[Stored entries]
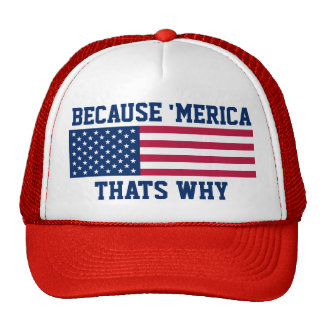 Because 'Meria Thats Why American Flag Cap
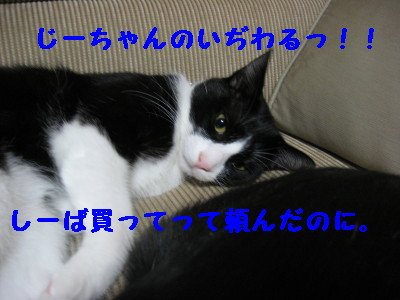 IMG_7785.jpg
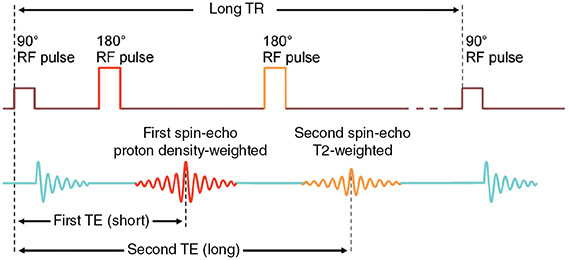 Diagram shows pulse sequence of spin-echo where four sets of pulses are displayed with dimensions of long TR and second TE (long).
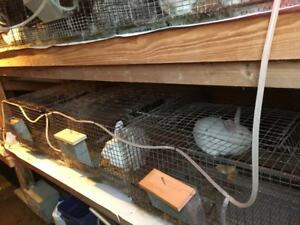 RABBITRY, CAGES, FEED, NEST BOXES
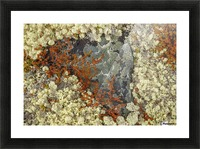 Caribou Moss and lichen grow abundatly in the tundra along the Dempster Highway, northern Yukon; Yukon, Canada Picture Frame print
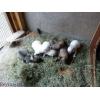 Продаются высокопородные щенки Западно-сибирской лайки от зверовых родителей с родословной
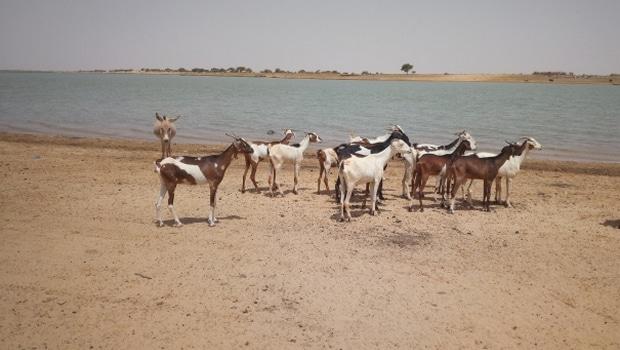 Quelques animaux en pâturage au bord du fleuve, Rharous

> YOUR TASK: Copy the data precisely. Skip every picture.

> RESULT OF THIS TASK:
 Because 'Meria Thats Why American Flag Cap
 IMG_7785.jpg
 Diagram shows pulse sequence of spin-echo where four sets of pulses are displayed with dimensions of long TR and second TE (long).
 RABBITRY, CAGES, FEED, NEST BOXES
 Caribou Moss and lichen grow abundatly in the tundra along the Dempster Highway, northern Yukon; Yukon, Canada Picture Frame print
 Продаются высокопородные щенки Западно-сибирской лайки от зверовых родителей с родословной
 Quelques animaux en pâturage au bord du fleuve, Rharous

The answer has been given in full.